» Exercise: Convert the part of the records that opens with the line containing "this 480×320 image." and runs through the end of the records into a Markdown table with two columns, Row and Line, where each row gives a number and one line of text. Omit blank lines and pictures.

» Supplied records:
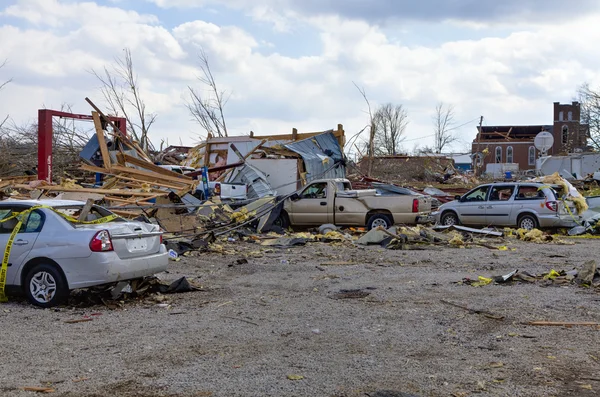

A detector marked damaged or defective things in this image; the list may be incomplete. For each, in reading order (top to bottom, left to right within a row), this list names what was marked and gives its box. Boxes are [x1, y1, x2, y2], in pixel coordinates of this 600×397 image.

splintered wood beam [91, 110, 111, 169]
torn roofing material [284, 131, 344, 182]
crumpled metal roofing [284, 131, 344, 183]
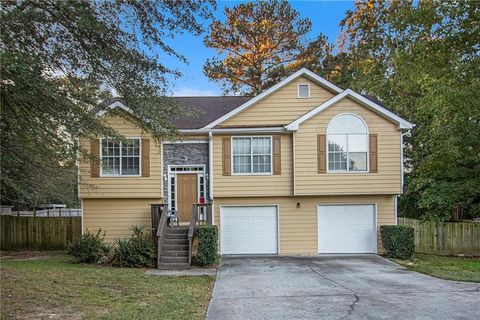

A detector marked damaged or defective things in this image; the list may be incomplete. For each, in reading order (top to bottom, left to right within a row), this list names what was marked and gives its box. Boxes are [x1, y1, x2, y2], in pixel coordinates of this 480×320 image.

driveway crack [310, 266, 358, 294]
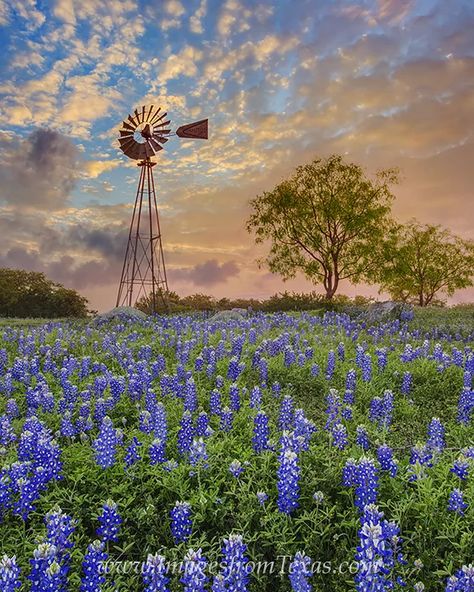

» Written response:
| Row | Line |
|---|---|
| 1 | A detector marked damaged or defective things in this image; the list may be incomplete. For each, in reading order (top to bottom, left to right within a row), this list names what was marked and gives its box. Boxes are [x1, y1, x2, y2], in pixel coordinates of this 480×320 image. |
| 2 | driveway crack [310, 266, 358, 294] |